STATED PROBLEM
Transcribe verbatim the passage of the mailing-list post below on ARM64 ct.select support, starting with "[llvm-branch-commits] [llvm] [ConstantTime]" and going on through "for constant-time selection.".

— Begin EXTRACT PROVIDED —

[llvm-branch-commits] [llvm] [ConstantTime] Native ct.select support for ARM64 (PR #166706)
Julius Alexandre via llvm-branch-commits
llvm-branch-commits at lists.llvm.org
Sat Dec 6 22:06:41 PST 2025
https://github.com/wizardengineer updated https://github.com/llvm/llvm-project/pull/166706
>From a709071b6b356df84b4579cd09ee32e7895e1b5a Mon Sep 17 00:00:00 2001
From: wizardengineer <juliuswoosebert at gmail.com>
Date: Wed, 5 Nov 2025 17:09:45 -0500
Subject: [PATCH] [LLVM][AArch64] Add native ct.select support for ARM64
This patch implements architecture-specific lowering for ct.select on AArch64
using CSEL (conditional select) instructions for constant-time selection.

— End EXTRACT PROVIDED —
— Begin SUPPLIED MATERIAL —

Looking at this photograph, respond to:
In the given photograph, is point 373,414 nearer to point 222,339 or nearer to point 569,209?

— End SUPPLIED MATERIAL —
— Begin SUPPLIED MATERIAL —

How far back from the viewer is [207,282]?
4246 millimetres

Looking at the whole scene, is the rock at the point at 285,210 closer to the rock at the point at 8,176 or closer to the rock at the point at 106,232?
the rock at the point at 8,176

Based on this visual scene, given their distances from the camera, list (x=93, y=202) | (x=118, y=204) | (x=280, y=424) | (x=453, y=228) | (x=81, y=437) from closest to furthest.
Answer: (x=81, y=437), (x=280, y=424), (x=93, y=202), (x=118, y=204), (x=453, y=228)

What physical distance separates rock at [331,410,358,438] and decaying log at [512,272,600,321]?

— End SUPPLIED MATERIAL —

SOLUTION FOR THIS TASK
[llvm-branch-commits] [llvm] [ConstantTime] Native ct.select support for ARM64 (PR #166706)
Julius Alexandre via llvm-branch-commits
llvm-branch-commits at lists.llvm.org
Sat Dec 6 22:06:41 PST 2025
https://github.com/wizardengineer updated https://github.com/llvm/llvm-project/pull/166706
>From a709071b6b356df84b4579cd09ee32e7895e1b5a Mon Sep 17 00:00:00 2001
From: wizardengineer <juliuswoosebert at gmail.com>
Date: Wed, 5 Nov 2025 17:09:45 -0500
Subject: [PATCH] [LLVM][AArch64] Add native ct.select support for ARM64
This patch implements architecture-specific lowering for ct.select on AArch64
using CSEL (conditional select) instructions for constant-time selection.